Я. Да, нравятся. Тем не менее хочу вас предупредить, чтобы вы не были так уж уверены во мне. Некоторая поверхностность вашей теологии может вас подвести. Вы полагаетесь на то, что гордость удержит меня от спасительного сокрушения, забывая при этом, что существует гордое сокрушение. Сокрушение Каина, который твердо знал, что грех его слишком велик, чтобы ждать прощения. Contritio без всякой надежды, полное неверие в прощение и милость, непоколебимая убежденность грешника, что он хватил через край, что никакое милосердие не простит его греха, — вот что такое истинное сокрушение, а оно — обращаю на это ваше внимание — наиболее близко к спасению, наиболее убедительно для милосердия. Согласитесь, что обыденно умеренный грешник весьма умеренно способен заинтересовать милосердие божие. В этом случае акт милости лишен огня, низведен до ординарной процедуры. Посредственность вообще не живет теологической жизнью. Греховность, настолько порочная, что грешник совершенно отчаивается в спасении, — вот подлинно теологический путь к благодати.
Он. Хитрец! А где ты возьмешь простоту, наивную безудержность отчаяния, являющуюся неизбежной предпосылкой для твоего нечестивого пути к благодати? Не ясно ли тебе, что сознательный, спекулятивный вызов, который бросает милосердию большая вина, делает невозможным и самый акт милосердия?
Я. И все-таки только это non plus ultra [115] ведет к предельной интенсивности драматично-теологического существования, то есть к ужаснейшей вине, а через нее — к последней и убедительнейшей апелляции к бесконечному милосердию.

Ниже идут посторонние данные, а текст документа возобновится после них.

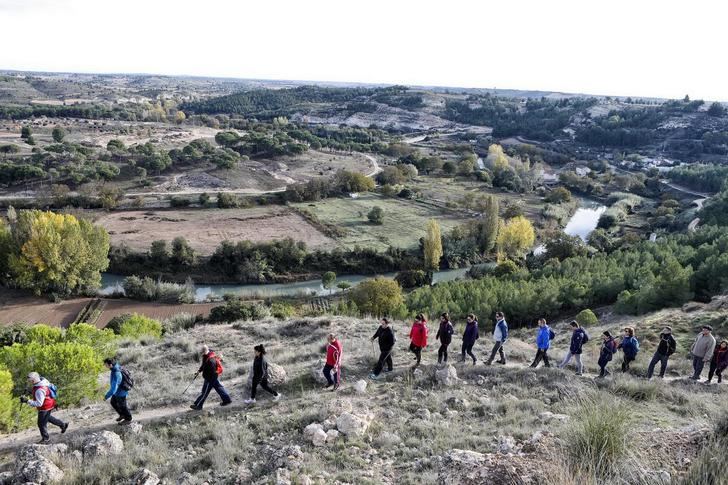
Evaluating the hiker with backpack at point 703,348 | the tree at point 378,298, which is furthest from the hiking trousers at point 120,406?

Он. Недурно. Ей-ей, гениально. Ну, а теперь я тебе скажу, что как раз такие умы, как ты, и составляют население ада. Не так-то легко угодить в ад; там давно не хватило бы места, если бы пускали туда всякого встречного и поперечного. Но такой теологический фрукт, такой пройдоха, как ты, спекулирующий на спекуляции, ибо унаследовал склонность к ней от отца, — это же сущая находка для черта.
С этими словами, нет, чуть раньше, малый опять меняется, как облако, и, кажется, сам того не замечает: он сидит передо мной уже не на подлокотнике диванчика, а снова в углу, этакой проституткой в штанах, хилым босяком в кепочке, красноглазый. И говорит своим плавным, носовым, актерским голосом:
— Ты, наверно, не прочь прийти наконец к соглашению. Я не жалел времени, чтобы потолковать с тобой обо всем; ты, надеюсь, это признаешь. Ну, и я не стану отрицать, что случай очень уж привлекателен. Мы ведь давно за тобой наблюдаем, за твоим быстрым надменным умом, за чудесными ingenium и memoria. Они-то, способности и память, послали тебя изучать боговедение, так уж тебе заблагорассудилось, но потом ты вдруг не пожелал зваться теологусом, забросил святое писание и снюхался с figuris, characteribus и incantationibus [116] музыки, а это было нам на руку. Твою надменность тянуло на элементарное, и ты вознамерился заполучить его в самой удобной для себя форме, там, где оно, будучи алгебраическим волшебством, сопряжено со сметкой и расчетом, но в то же время смело противится разуму и трезвости. Но разве мы не знали, что ты слишком умен, холоден и целомудрен для этой материи, разве мы не знали, что она тебя злит, что тебе мучительно опостылел твой постыдный ум? Поэтому мы постарались, чтобы ты угодил к нам в лапы, то есть к моим малышам, к Эсмеральде, чтобы ты получил ту хмельную инъекцию, тот aphrodisiacum [117] для мозга, о которых так отчаянно тосковало твое тело, твоя душа, твоя мысль. Словом, мы с тобой обойдемся без перекрестка в Шпесском лесу и без заколдованного круга. Между нами существует сделка, ты скрепил ее своей кровью, ты обещал себя нам, ты наш крестник; сегодняшний мой приход — это разве что конфирмация. Ты получил у нас время, гениальное время, окрыляющее время, тебе отпущено полных двадцать четыре года ab dato recessi [118]. Когда они минуют — до этого еще далеко, такое время — тоже вечность, — мы тебя заберем. Взамен мы будем сейчас всячески потакать тебе и потрафлять. Ад будет тебе споспешествовать при условии, однако, что ты станешь отказывать всем сущим — всей рати небесной и всем людям.